If you programmed for just a year, I'm sure you've been in this situation at least a few times already. This is exceedingly common.
* * *
There's an enormous value to being able to restrict the possible ways a program can run. Most GUI projects? -- They don't need infinite loops! It just makes programs unnecessarily hard to verify. But it's "easy" to have a single loop language element that can be made infinite if necessary. Configuration languages exclude whole classes of errors simply by making them impossible to express.

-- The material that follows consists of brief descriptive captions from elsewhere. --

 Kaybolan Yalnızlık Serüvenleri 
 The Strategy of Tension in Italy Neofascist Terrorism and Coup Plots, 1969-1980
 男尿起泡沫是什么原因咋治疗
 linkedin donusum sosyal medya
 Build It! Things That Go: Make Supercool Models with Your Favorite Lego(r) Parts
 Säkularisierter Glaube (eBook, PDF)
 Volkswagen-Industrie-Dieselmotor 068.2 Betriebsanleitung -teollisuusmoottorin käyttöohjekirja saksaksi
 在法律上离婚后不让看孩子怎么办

However, I have to agree that, specifically, YAML is a piss-poor configuration language. It has way too many problems that overshadow the benefits it offers. We, collectively, decided to use it because everyone else decided to use it, making it popular... and languages are "natural monopolies". So, one could certainly do better ditching YAML, if they can afford to go unpopular. But ditching the idea of a configuration language is throwing the baby out with the bathwater.
I've used Salt, CFEngine, Chef, Puppet, Make, Bash, and many hand-rolled iterations of this approach. I finally threw in the towel and forced myself to come to terms with Ansible and it's quirks because I needed the wider community support.

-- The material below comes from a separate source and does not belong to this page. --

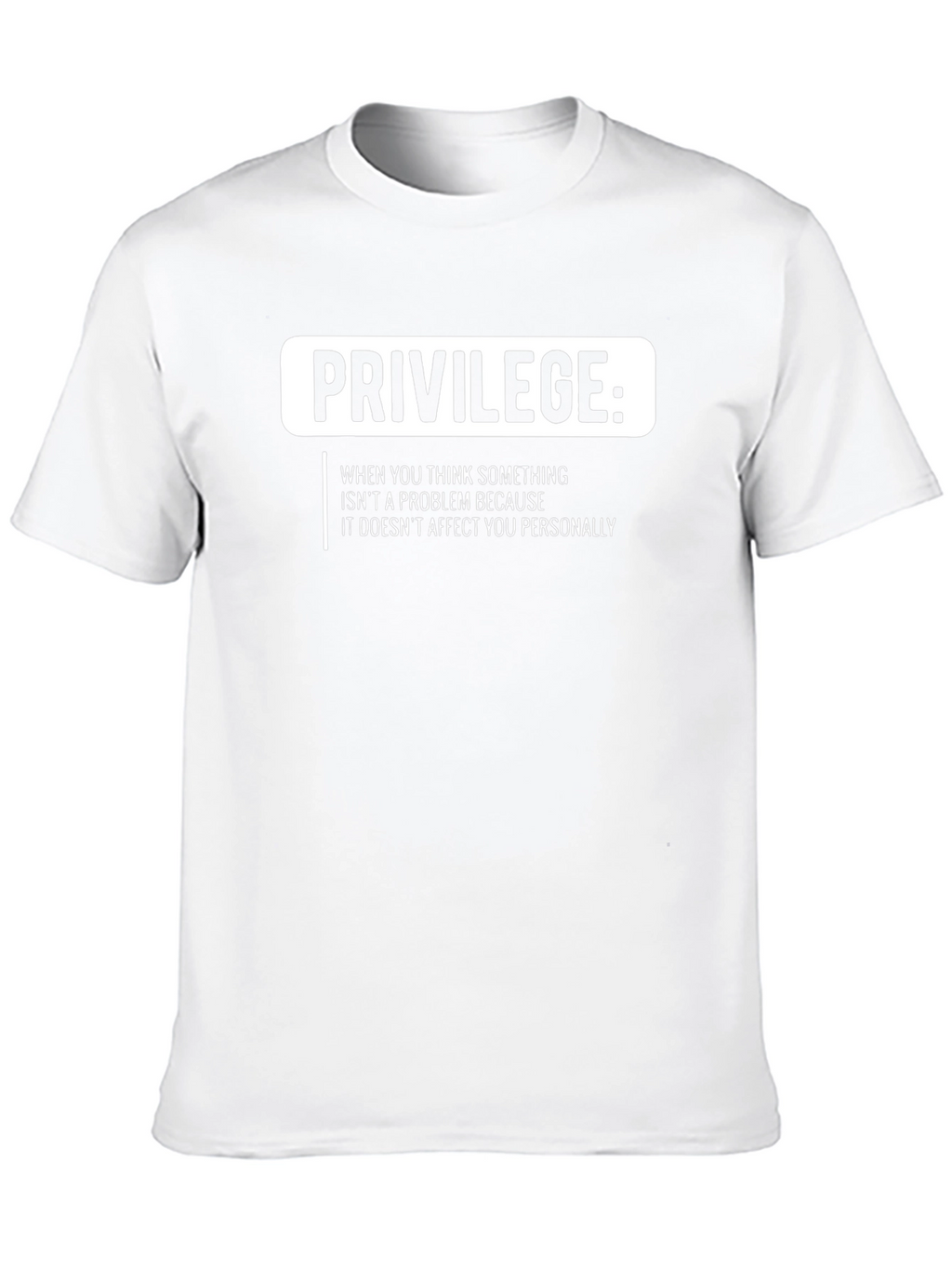 Privilege T-Shirt: Social Justice Statement Tee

Now with AI tooling, I'm not so convinced the community modules moat is an actual moat. I'm going to very seriously consider porting all my Ansible code to this and see how it feels. I anticipate I'll be much happier after the change.

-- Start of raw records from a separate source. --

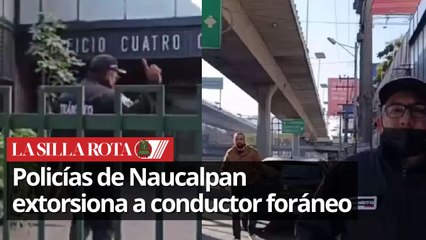 Exhiben a policías de Naucalpan, extorsionando con 8 mil pesos a un foráneo
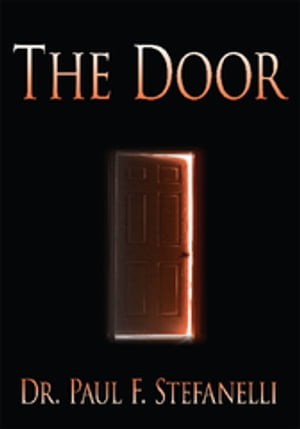 The Door【電子書籍】[ Dr. Paul F. Stefanelli ]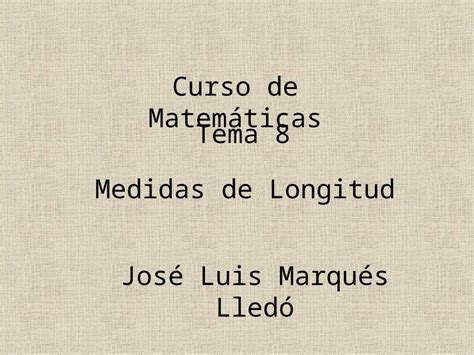 Ppt Curso De Matem Ticas Tema Jos Luis Marqu S Lled Medidas De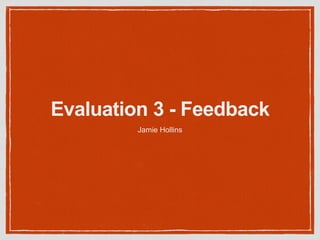 Evaluation 3 - Feedback
Jamie Hollins
 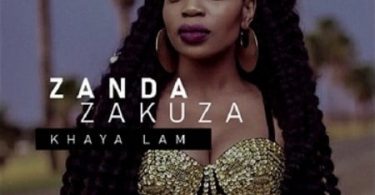 Zanda Zakuza – Khaya Lam ft. Master KG & Prince Benza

Do you have any plans to integrate with/build on other communities modules? i.e. even if it's not perfect, being able to call Ansible or Salt modules from PyInfra would be one way to fill the gap.
I've been down this path, implemented my own version of PyInfra many times over the years. I've used Ansible and my own implementations in anger. The _if param is far far far from the worst offender and it's a natural addition, especially when you are laying out a bunch of unrelated checks into something that looks more like a table.
Basically a flaw of the entire model where you write code as if executing a single host which is then executed on many in parallel, forcing the two step diff and deploy that causes this.
Funny thing is since v3 this behavior (diff then execute) is even desired with the yes prompt like terraform.
I've used Pyinfra for a few years, great software.
But tbh I didn't see it much on OP's comment.
In the spirit of Saltstack with full python throughout including Mako templating. It has a very simple set of operators mostly around idempotent file management and shell commands to do things like restart services.
This enables very fast deploys - small changes on a small number of machines in < 10 seconds.
For anything dynamic and sufficiently complicated, ansible is horrible. Pyinfra is much better.
When you have 6 stanzas to perform a dynamic if/else branch, the underlying system if flawed.
Models can overcome the complexity of ansible-- I argue that they shouldn't be. Ansible is a flawed framework.